+++ SUPPLIED INFORMATION +++

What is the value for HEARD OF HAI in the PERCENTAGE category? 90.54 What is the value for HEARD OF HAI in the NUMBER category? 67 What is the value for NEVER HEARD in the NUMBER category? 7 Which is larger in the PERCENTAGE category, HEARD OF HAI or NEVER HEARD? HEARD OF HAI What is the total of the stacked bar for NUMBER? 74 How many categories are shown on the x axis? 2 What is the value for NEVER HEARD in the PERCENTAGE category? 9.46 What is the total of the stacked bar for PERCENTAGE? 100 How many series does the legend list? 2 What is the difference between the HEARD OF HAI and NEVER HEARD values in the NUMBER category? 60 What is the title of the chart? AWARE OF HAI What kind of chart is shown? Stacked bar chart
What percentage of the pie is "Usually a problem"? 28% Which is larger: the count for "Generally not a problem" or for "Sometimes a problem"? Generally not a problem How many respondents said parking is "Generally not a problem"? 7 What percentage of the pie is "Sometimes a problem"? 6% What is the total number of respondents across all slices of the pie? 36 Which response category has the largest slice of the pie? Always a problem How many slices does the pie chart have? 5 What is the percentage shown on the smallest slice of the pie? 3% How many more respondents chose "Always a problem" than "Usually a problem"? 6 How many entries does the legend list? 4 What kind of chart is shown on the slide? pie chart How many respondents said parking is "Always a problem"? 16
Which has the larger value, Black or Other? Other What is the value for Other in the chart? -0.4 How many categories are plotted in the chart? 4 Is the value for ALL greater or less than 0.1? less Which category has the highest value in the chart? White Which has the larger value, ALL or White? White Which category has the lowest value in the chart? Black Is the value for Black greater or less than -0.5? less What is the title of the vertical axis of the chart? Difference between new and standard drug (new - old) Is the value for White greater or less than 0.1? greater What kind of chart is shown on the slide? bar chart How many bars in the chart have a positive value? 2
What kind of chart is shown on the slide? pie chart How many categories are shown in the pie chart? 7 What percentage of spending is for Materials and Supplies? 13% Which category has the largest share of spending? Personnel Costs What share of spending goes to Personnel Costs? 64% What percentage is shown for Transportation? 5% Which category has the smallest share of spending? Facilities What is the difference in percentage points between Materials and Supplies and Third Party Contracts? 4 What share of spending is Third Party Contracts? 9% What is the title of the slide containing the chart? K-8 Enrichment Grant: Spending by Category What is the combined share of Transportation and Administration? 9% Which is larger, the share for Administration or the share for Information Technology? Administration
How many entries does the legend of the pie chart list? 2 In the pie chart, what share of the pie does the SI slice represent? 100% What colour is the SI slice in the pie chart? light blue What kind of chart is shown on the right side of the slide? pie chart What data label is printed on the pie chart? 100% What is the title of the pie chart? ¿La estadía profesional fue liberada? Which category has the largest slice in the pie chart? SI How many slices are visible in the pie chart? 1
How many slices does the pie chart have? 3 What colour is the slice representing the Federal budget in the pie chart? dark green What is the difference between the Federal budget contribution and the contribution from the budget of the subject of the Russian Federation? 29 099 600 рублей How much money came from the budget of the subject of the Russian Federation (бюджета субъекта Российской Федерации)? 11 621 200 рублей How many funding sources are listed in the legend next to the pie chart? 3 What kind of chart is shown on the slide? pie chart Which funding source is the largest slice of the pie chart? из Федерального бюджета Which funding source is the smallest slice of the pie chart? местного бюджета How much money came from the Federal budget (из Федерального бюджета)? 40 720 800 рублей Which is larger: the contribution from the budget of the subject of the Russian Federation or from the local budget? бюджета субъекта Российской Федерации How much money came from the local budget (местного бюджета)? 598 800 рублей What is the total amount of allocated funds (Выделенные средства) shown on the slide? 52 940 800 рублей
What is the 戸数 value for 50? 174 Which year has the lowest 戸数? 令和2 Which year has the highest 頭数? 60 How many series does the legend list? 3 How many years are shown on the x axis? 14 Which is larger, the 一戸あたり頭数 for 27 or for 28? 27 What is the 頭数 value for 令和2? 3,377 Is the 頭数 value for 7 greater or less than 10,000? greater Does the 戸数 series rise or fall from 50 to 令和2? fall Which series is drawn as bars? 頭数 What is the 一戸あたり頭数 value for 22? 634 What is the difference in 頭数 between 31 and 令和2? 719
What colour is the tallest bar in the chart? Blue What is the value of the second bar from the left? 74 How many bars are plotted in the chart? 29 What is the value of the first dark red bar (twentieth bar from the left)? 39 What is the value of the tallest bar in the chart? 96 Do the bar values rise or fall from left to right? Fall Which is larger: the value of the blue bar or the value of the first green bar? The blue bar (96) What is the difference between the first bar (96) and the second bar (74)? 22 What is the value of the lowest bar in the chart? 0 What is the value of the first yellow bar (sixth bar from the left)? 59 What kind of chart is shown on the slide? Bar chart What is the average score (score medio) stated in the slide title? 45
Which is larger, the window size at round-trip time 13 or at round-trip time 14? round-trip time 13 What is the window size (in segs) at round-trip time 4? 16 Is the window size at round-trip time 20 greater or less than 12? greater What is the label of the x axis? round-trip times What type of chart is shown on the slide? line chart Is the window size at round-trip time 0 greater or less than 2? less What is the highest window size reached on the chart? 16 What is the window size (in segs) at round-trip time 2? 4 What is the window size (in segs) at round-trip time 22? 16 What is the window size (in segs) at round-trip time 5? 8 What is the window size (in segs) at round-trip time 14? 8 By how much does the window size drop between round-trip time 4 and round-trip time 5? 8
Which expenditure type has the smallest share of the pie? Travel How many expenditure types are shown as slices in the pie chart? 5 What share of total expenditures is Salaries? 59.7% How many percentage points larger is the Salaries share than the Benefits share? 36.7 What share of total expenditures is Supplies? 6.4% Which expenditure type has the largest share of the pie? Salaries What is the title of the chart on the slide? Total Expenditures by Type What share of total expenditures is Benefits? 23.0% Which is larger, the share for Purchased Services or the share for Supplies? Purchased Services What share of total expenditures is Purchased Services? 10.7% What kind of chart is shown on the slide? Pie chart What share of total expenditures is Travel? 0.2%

+++

* WORK INSTRUCTIONS
Reproduce the entire listing above word for word, keeping every line in its original order.

* EXERCISE RESULT
What is the value for HEARD OF HAI in the PERCENTAGE category? 90.54 What is the value for HEARD OF HAI in the NUMBER category? 67 What is the value for NEVER HEARD in the NUMBER category? 7 Which is larger in the PERCENTAGE category, HEARD OF HAI or NEVER HEARD? HEARD OF HAI What is the total of the stacked bar for NUMBER? 74 How many categories are shown on the x axis? 2 What is the value for NEVER HEARD in the PERCENTAGE category? 9.46 What is the total of the stacked bar for PERCENTAGE? 100 How many series does the legend list? 2 What is the difference between the HEARD OF HAI and NEVER HEARD values in the NUMBER category? 60 What is the title of the chart? AWARE OF HAI What kind of chart is shown? Stacked bar chart
What percentage of the pie is "Usually a problem"? 28% Which is larger: the count for "Generally not a problem" or for "Sometimes a problem"? Generally not a problem How many respondents said parking is "Generally not a problem"? 7 What percentage of the pie is "Sometimes a problem"? 6% What is the total number of respondents across all slices of the pie? 36 Which response category has the largest slice of the pie? Always a problem How many slices does the pie chart have? 5 What is the percentage shown on the smallest slice of the pie? 3% How many more respondents chose "Always a problem" than "Usually a problem"? 6 How many entries does the legend list? 4 What kind of chart is shown on the slide? pie chart How many respondents said parking is "Always a problem"? 16
Which has the larger value, Black or Other? Other What is the value for Other in the chart? -0.4 How many categories are plotted in the chart? 4 Is the value for ALL greater or less than 0.1? less Which category has the highest value in the chart? White Which has the larger value, ALL or White? White Which category has the lowest value in the chart? Black Is the value for Black greater or less than -0.5? less What is the title of the vertical axis of the chart? Difference between new and standard drug (new - old) Is the value for White greater or less than 0.1? greater What kind of chart is shown on the slide? bar chart How many bars in the chart have a positive value? 2
What kind of chart is shown on the slide? pie chart How many categories are shown in the pie chart? 7 What percentage of spending is for Materials and Supplies? 13% Which category has the largest share of spending? Personnel Costs What share of spending goes to Personnel Costs? 64% What percentage is shown for Transportation? 5% Which category has the smallest share of spending? Facilities What is the difference in percentage points between Materials and Supplies and Third Party Contracts? 4 What share of spending is Third Party Contracts? 9% What is the title of the slide containing the chart? K-8 Enrichment Grant: Spending by Category What is the combined share of Transportation and Administration? 9% Which is larger, the share for Administration or the share for Information Technology? Administration
How many entries does the legend of the pie chart list? 2 In the pie chart, what share of the pie does the SI slice represent? 100% What colour is the SI slice in the pie chart? light blue What kind of chart is shown on the right side of the slide? pie chart What data label is printed on the pie chart? 100% What is the title of the pie chart? ¿La estadía profesional fue liberada? Which category has the largest slice in the pie chart? SI How many slices are visible in the pie chart? 1
How many slices does the pie chart have? 3 What colour is the slice representing the Federal budget in the pie chart? dark green What is the difference between the Federal budget contribution and the contribution from the budget of the subject of the Russian Federation? 29 099 600 рублей How much money came from the budget of the subject of the Russian Federation (бюджета субъекта Российской Федерации)? 11 621 200 рублей How many funding sources are listed in the legend next to the pie chart? 3 What kind of chart is shown on the slide? pie chart Which funding source is the largest slice of the pie chart? из Федерального бюджета Which funding source is the smallest slice of the pie chart? местного бюджета How much money came from the Federal budget (из Федерального бюджета)? 40 720 800 рублей Which is larger: the contribution from the budget of the subject of the Russian Federation or from the local budget? бюджета субъекта Российской Федерации How much money came from the local budget (местного бюджета)? 598 800 рублей What is the total amount of allocated funds (Выделенные средства) shown on the slide? 52 940 800 рублей
What is the 戸数 value for 50? 174 Which year has the lowest 戸数? 令和2 Which year has the highest 頭数? 60 How many series does the legend list? 3 How many years are shown on the x axis? 14 Which is larger, the 一戸あたり頭数 for 27 or for 28? 27 What is the 頭数 value for 令和2? 3,377 Is the 頭数 value for 7 greater or less than 10,000? greater Does the 戸数 series rise or fall from 50 to 令和2? fall Which series is drawn as bars? 頭数 What is the 一戸あたり頭数 value for 22? 634 What is the difference in 頭数 between 31 and 令和2? 719
What colour is the tallest bar in the chart? Blue What is the value of the second bar from the left? 74 How many bars are plotted in the chart? 29 What is the value of the first dark red bar (twentieth bar from the left)? 39 What is the value of the tallest bar in the chart? 96 Do the bar values rise or fall from left to right? Fall Which is larger: the value of the blue bar or the value of the first green bar? The blue bar (96) What is the difference between the first bar (96) and the second bar (74)? 22 What is the value of the lowest bar in the chart? 0 What is the value of the first yellow bar (sixth bar from the left)? 59 What kind of chart is shown on the slide? Bar chart What is the average score (score medio) stated in the slide title? 45
Which is larger, the window size at round-trip time 13 or at round-trip time 14? round-trip time 13 What is the window size (in segs) at round-trip time 4? 16 Is the window size at round-trip time 20 greater or less than 12? greater What is the label of the x axis? round-trip times What type of chart is shown on the slide? line chart Is the window size at round-trip time 0 greater or less than 2? less What is the highest window size reached on the chart? 16 What is the window size (in segs) at round-trip time 2? 4 What is the window size (in segs) at round-trip time 22? 16 What is the window size (in segs) at round-trip time 5? 8 What is the window size (in segs) at round-trip time 14? 8 By how much does the window size drop between round-trip time 4 and round-trip time 5? 8
Which expenditure type has the smallest share of the pie? Travel How many expenditure types are shown as slices in the pie chart? 5 What share of total expenditures is Salaries? 59.7% How many percentage points larger is the Salaries share than the Benefits share? 36.7 What share of total expenditures is Supplies? 6.4% Which expenditure type has the largest share of the pie? Salaries What is the title of the chart on the slide? Total Expenditures by Type What share of total expenditures is Benefits? 23.0% Which is larger, the share for Purchased Services or the share for Supplies? Purchased Services What share of total expenditures is Purchased Services? 10.7% What kind of chart is shown on the slide? Pie chart What share of total expenditures is Travel? 0.2%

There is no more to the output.